--- Start of Provided entries ---

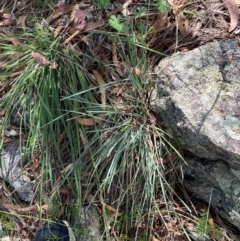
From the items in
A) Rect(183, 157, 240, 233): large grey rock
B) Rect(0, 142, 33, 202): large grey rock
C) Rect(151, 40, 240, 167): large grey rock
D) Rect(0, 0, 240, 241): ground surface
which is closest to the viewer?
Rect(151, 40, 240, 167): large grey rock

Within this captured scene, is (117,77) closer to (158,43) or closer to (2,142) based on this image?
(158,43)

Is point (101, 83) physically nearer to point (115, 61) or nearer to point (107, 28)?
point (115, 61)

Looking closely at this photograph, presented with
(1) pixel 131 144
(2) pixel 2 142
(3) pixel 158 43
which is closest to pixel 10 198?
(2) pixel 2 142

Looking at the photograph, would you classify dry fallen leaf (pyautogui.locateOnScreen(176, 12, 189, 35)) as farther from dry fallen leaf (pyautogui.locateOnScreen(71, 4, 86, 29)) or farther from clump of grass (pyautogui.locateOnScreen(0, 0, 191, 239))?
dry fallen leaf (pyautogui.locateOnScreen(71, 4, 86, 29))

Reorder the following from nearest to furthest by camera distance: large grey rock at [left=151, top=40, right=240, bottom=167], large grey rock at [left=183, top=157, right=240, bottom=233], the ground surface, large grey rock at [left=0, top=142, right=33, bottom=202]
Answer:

--- End of Provided entries ---
--- Start of Provided entries ---

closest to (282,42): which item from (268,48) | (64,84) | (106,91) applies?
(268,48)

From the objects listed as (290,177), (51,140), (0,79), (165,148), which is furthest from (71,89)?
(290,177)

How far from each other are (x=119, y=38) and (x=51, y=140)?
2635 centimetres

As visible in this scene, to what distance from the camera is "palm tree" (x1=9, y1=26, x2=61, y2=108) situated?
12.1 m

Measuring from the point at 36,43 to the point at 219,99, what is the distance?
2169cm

--- End of Provided entries ---

* **Work to do**: Identify every line in the records above that contains the string "ground" and copy each of those lines in full. Letter case must match.

* **Final answer**:
D) Rect(0, 0, 240, 241): ground surface
Reorder the following from nearest to furthest by camera distance: large grey rock at [left=151, top=40, right=240, bottom=167], large grey rock at [left=183, top=157, right=240, bottom=233], the ground surface, large grey rock at [left=0, top=142, right=33, bottom=202]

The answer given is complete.